The recommended installation method is to add ScrapeKit as a git submodule within your project. If you're unfamiliar with this technique, follow the steps outlined below.
I normally put my 3rd-party projects and submodules into a directory called External/XXX
where XXX
is the name of the library. It doesn't really matter where you put it, though. Run the following commands from the root of your project.
git submodule init
git submodule add git://github.com/edwardaux/ScrapeKit.git External/ScrapeKit
So, now you have the latest ScrapeKit code inside your project directory. But Xcode still isn't aware of properly yet. The first step is to drag the newly added ScrapeKit.xcodeproj
into your project navigator.
Next up, in the Summary tab for your target, add ScrapeKit.framework in the Linked Framework and Libraries section.
Then, open the Build Phases tab for your target, and add ScrapeKit.framework as a Target Dependency.
Lastly, in the Build Settings, you will need to add -ObjC
to the Other Linker Flags.
And now you should be good to go. Perform a build.
The general layout of a script file can contain the following elements:
Comments are defined as anything after a #
character. Everything after that to the end of the line is ignored.
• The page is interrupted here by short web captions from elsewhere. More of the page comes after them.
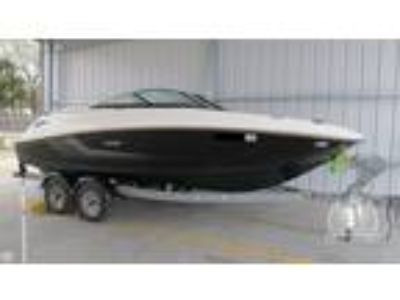 2014 Sea Ray 220 Sun Deck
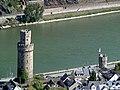 Blick vom Günderodehaus auf den Ochsenturm in Oberwesel (Teil der alten Stadtmauer) - panoramio.jpg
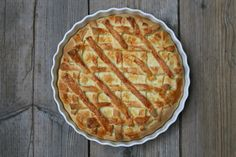 What is the best pie to have in Autumn? Give us an sinus-clearing steaming, aromatic apple pie any day of the week!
You can define your own functions in a ScrapeKit script by using @xxxx
where xxxx
is the name of your function. Exit of a function occurs when there are no more rules to evaluate. Some example functions are defined below:
@myfunc
# push some data onto the stack
PushBetween "<div>" exclude "</div>" exclude
# now call another function to do something
Call anotherfunc
# and save the result
PopInto myvar
@anotherfunc
# do some stuff with the input and push result onto the stack
# ...
PushBetween "<a>" exclude "</a>" exclude
You can pass data into functions by pushing it onto the stack before calling it. Likewise, if a function needs to return data, it can push it onto the stack before it returns.
The ScrapeKit engine expects, at a minimum, a function called main
that will be used as the entry point for the execution.
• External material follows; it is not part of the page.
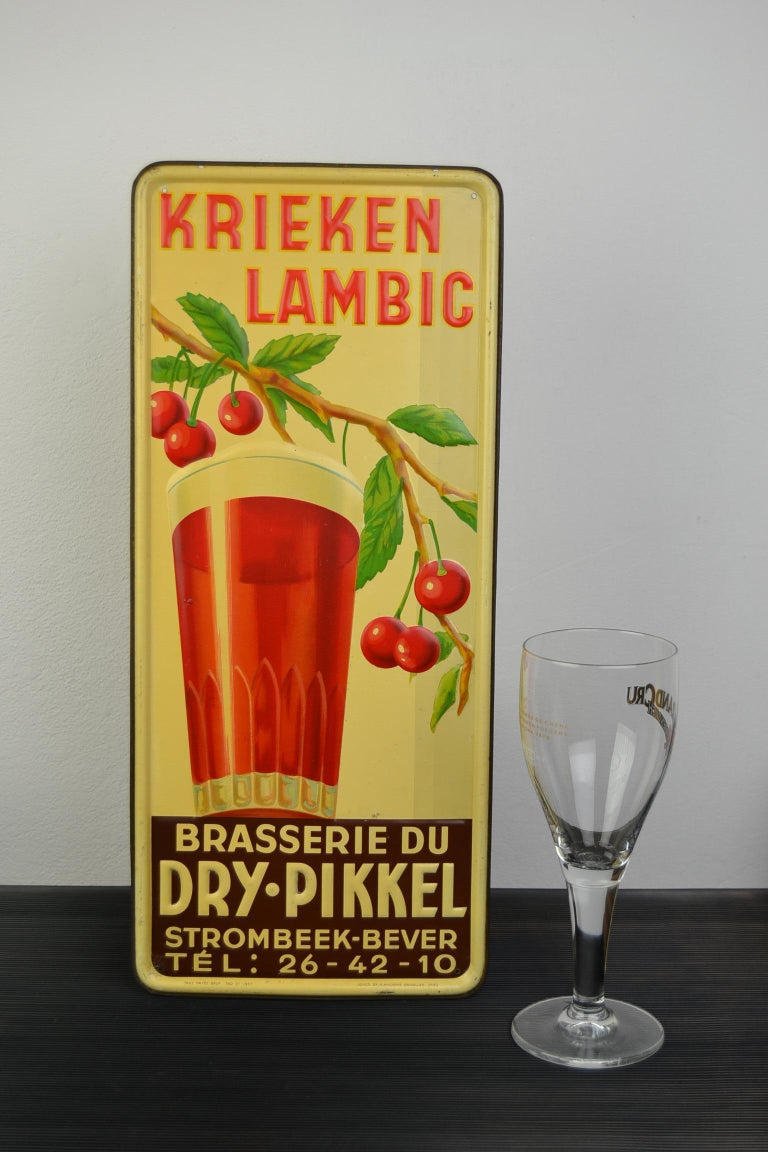 1930s Belgian Beer Sign for Cherry Beer Lambic, Art Deco Tin Sign For Sale 15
You can define a label by using a colon-prefixed label. eg. :xxxx
A label is normally used to control script logic flow in conjunction with the Goto
rule.
Leading whitespace is ignored, but encouraged to maintain readability.
ScrapeKit is very simplistic in that all function names, labels, rule names, parameters are treated as simple strings. If you need to define a string that has embedded spaces, you must enclose it within "
characters. If your string contains a "
character, then it must be escaped with a \
character. For example, "<a href=\"blah.html\">"
There are a couple of rules that can be used to control the flow within your script. Specifically, IfSuccess
, IfFailure
, Goto
, and Invoke
.
IfSuccess
andIfFailure
shifts the execution location to the passed label based on the success/failure of the previous rule. The definition of success or failure varies from rule to rule and can be seen in the header file for the respective rule. For example, see SKAssignVarRule.h.Invoke
simply invokes another ScrapeKit function (and can be used recursively).Goto
unconditionally shifts the execution to the specified label.
ScrapeKit uses a single global variable pool that is available to all functions and rules within a script. Each script uses its own variable pool.
There several ways data can be stored as variables:
- Saving directly into an
NSString
- Adding to the end of a
NSMutableArray
- Adding to a
NSMutableDictionary
- Setting properties on objects using
setValue:forKey:
ScrapeKit comes with a number of pre-built rules that should cover most text parsing cases. The header files for each contain a more detailed explanation of each rule.
AssignConst
- Assigns a constant to a variable and/or property.AssignVar
- Assigns a variable to another variable and/or property.CreateVar
- Creates a new variable in the global variable pool.PopIntoVar
- Pops text off the text stack into a variable and/or property.
Goto
- Unconditionally switches execution to a particular label.IfSuccess
- Switches execution to a label based on success of previous rule.IfFailure
- Switches execution to a label based on success of previous rule.Invoke
- Invokes a sub-function. Can be used recursively.Label
- A nop rule that provides a target for the other flow control rules.
Pop
- Pops a single text buffer off the text stack.PushBetween
- Searches for a piece of text within other text and pushes it onto the text stack for later processing.
Every rule returns a BOOL
indicating success or failure. You can use the IfSuccess
and IfFailure
rules to interrogate the success/failure of the previous rule.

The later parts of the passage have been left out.